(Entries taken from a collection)
══════

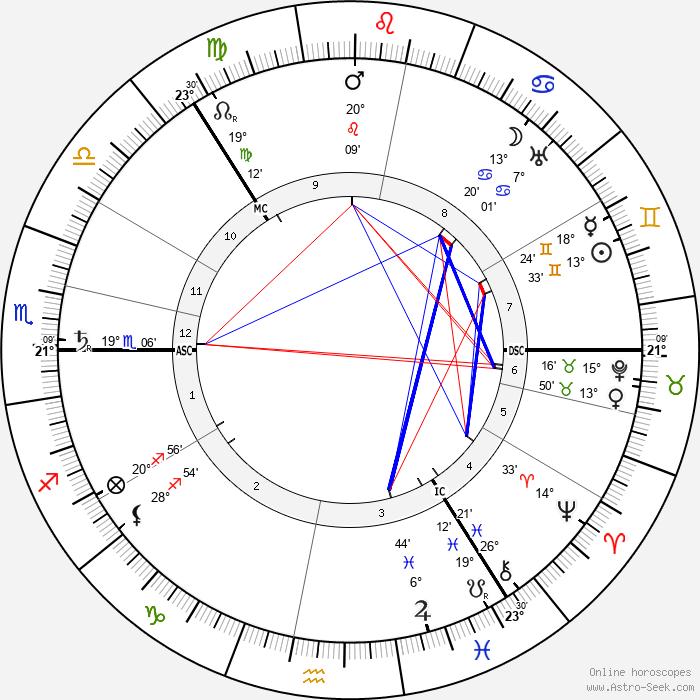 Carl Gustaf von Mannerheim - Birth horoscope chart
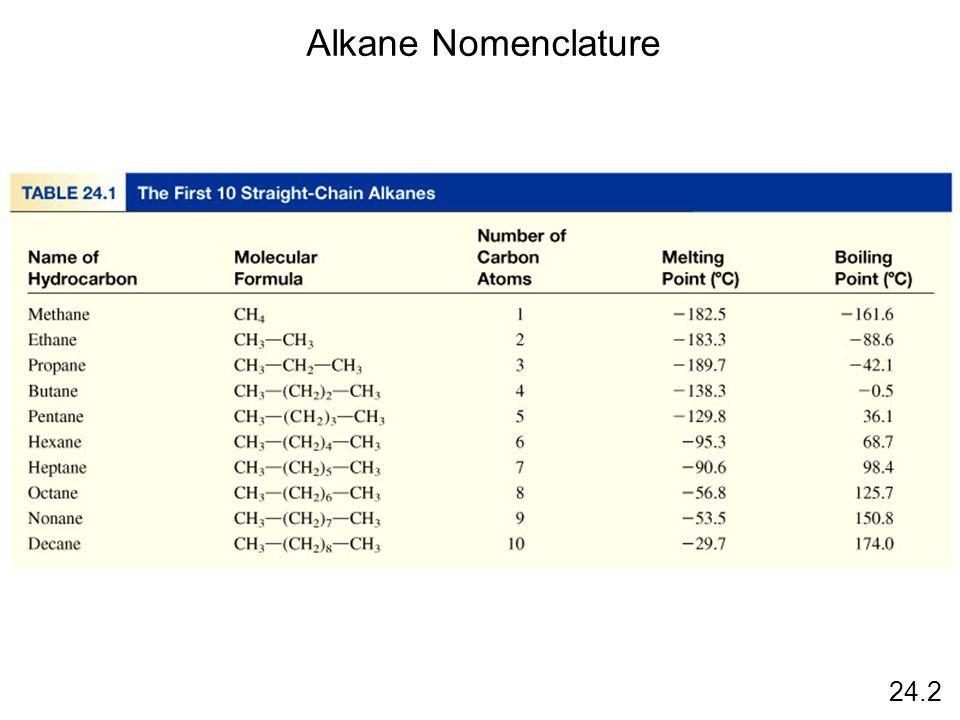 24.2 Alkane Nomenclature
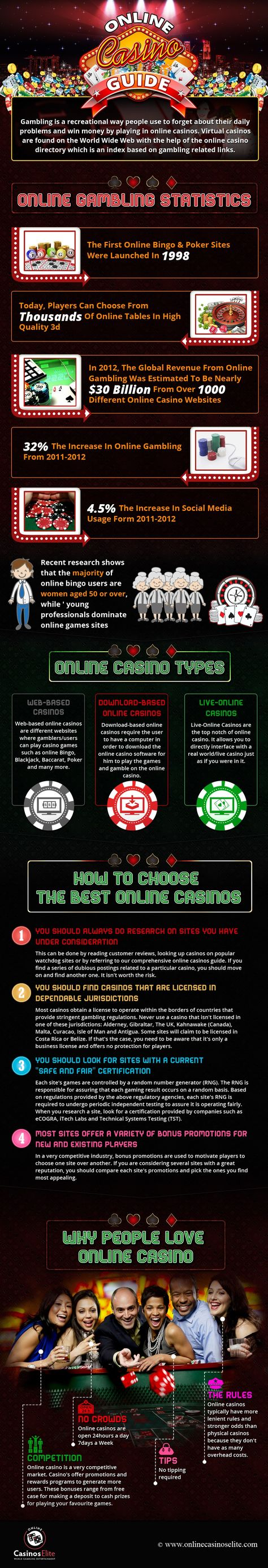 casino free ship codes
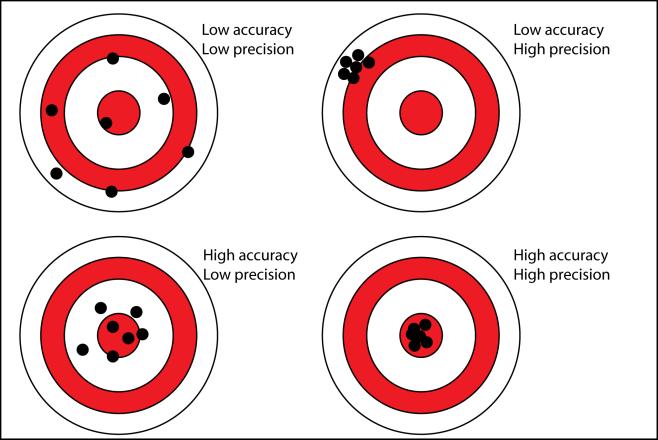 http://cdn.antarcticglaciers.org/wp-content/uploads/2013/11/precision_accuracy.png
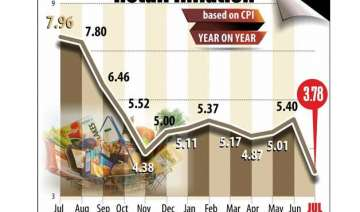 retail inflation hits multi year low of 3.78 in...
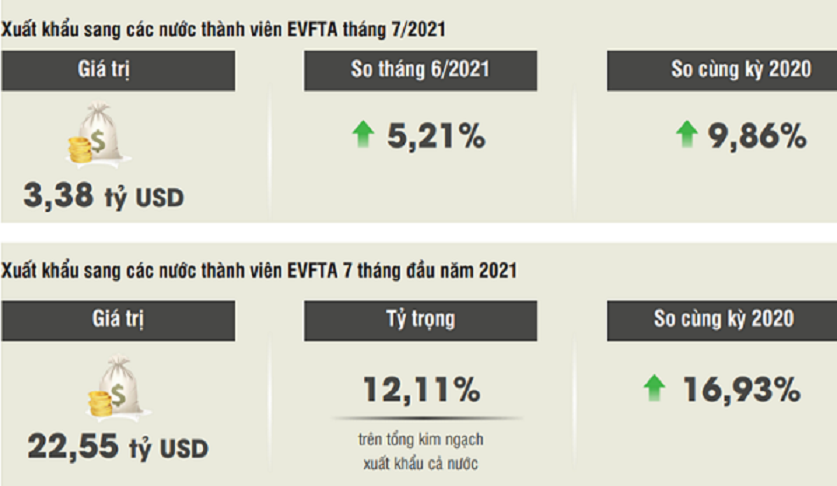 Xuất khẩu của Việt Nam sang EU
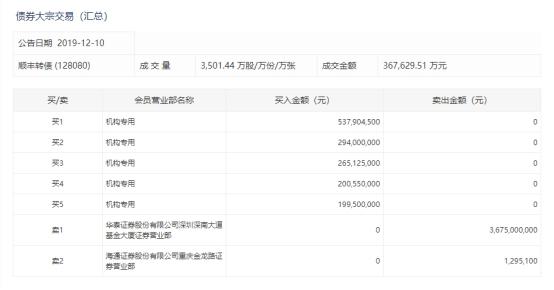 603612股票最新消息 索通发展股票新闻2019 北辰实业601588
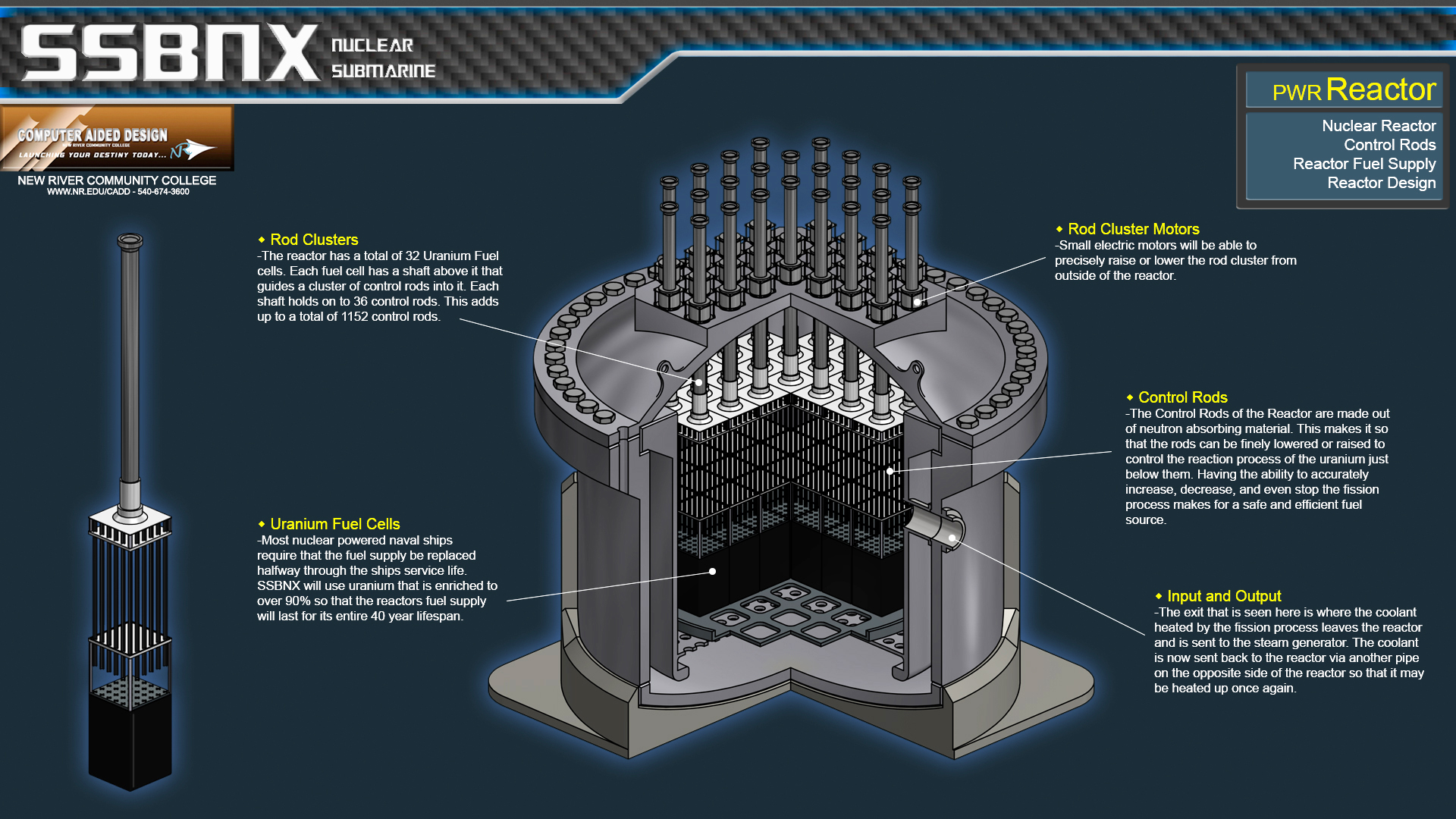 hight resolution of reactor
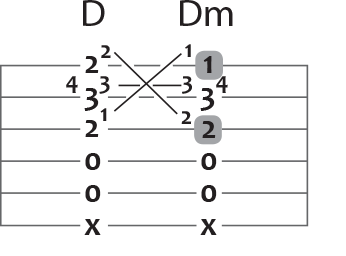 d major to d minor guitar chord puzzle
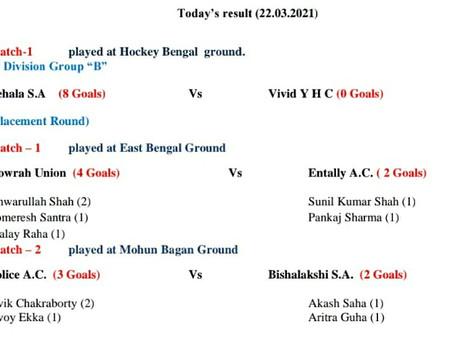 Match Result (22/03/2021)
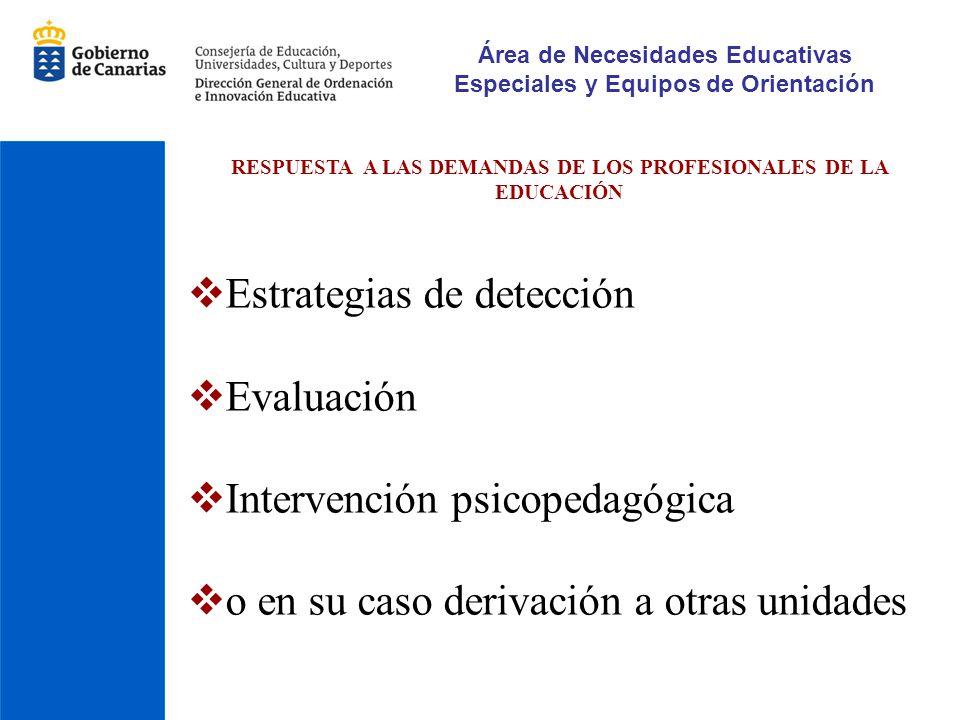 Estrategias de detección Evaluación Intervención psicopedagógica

══════

◆ Exercise details
Repeat exactly, please: transcribe each entry and leave out the pictures.

◆ Written reply
 Carl Gustaf von Mannerheim - Birth horoscope chart
 24.2 Alkane Nomenclature
 casino free ship codes
 http://cdn.antarcticglaciers.org/wp-content/uploads/2013/11/precision_accuracy.png
 retail inflation hits multi year low of 3.78 in...
 Xuất khẩu của Việt Nam sang EU
 603612股票最新消息 索通发展股票新闻2019 北辰实业601588
 hight resolution of reactor
 d major to d minor guitar chord puzzle
 Match Result (22/03/2021)
 Estrategias de detección Evaluación Intervención psicopedagógica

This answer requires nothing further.